Spatial question material:
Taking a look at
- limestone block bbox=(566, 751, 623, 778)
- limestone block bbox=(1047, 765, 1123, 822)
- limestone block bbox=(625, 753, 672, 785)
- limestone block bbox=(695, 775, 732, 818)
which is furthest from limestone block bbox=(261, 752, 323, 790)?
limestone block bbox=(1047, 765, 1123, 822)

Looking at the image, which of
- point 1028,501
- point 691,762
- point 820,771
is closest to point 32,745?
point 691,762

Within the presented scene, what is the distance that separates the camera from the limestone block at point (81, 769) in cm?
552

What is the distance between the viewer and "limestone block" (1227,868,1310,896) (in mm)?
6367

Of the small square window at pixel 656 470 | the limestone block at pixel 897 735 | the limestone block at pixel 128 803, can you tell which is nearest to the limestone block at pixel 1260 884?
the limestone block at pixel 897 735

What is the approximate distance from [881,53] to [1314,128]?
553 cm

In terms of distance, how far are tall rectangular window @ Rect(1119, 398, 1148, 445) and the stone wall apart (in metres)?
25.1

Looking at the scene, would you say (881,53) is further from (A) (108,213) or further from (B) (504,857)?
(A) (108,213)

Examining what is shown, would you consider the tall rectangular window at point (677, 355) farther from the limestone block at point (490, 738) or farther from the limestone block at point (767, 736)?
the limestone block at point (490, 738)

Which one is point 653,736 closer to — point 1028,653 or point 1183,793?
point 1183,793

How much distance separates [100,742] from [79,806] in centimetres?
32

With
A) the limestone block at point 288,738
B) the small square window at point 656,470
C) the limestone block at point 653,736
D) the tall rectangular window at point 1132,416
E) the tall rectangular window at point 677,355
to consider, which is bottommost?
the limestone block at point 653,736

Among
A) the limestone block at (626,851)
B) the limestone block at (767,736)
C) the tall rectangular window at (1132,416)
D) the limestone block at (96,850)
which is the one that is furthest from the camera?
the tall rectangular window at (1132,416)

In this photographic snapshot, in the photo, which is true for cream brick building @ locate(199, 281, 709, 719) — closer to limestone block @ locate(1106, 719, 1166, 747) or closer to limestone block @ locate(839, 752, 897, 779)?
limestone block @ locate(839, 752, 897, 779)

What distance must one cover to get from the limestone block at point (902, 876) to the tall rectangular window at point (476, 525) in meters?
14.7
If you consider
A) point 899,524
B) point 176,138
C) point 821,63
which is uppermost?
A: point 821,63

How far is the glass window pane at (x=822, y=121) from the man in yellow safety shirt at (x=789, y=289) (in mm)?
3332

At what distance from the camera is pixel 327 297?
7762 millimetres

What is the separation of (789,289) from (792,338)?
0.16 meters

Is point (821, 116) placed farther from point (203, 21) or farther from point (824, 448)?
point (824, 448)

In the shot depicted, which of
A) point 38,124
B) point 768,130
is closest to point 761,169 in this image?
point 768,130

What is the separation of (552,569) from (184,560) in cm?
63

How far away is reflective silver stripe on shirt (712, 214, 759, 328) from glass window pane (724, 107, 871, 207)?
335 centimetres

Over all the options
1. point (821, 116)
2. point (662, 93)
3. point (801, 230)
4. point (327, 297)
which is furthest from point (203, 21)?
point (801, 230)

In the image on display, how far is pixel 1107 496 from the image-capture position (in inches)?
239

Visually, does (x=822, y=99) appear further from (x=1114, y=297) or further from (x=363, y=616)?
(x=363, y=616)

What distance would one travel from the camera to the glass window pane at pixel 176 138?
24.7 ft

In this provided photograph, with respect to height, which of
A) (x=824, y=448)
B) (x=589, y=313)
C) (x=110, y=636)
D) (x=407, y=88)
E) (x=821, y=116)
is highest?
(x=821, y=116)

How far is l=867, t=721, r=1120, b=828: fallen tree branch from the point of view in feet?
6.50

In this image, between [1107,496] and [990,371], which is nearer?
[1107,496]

Work to do>
Give again every line from the one containing "How far is l=867, t=721, r=1120, b=828: fallen" through the end of the material, keeping the requests unchanged. Rescale each distance and coordinate in the answers by multiplying it by 0.2, and round each result to the same number of decimal places as the original, with halves rounded up.

Answer in full>
How far is l=867, t=721, r=1120, b=828: fallen tree branch from the point of view in feet?
1.30

In this image, between [1107,496] and [990,371], which is nearer?
[221,99]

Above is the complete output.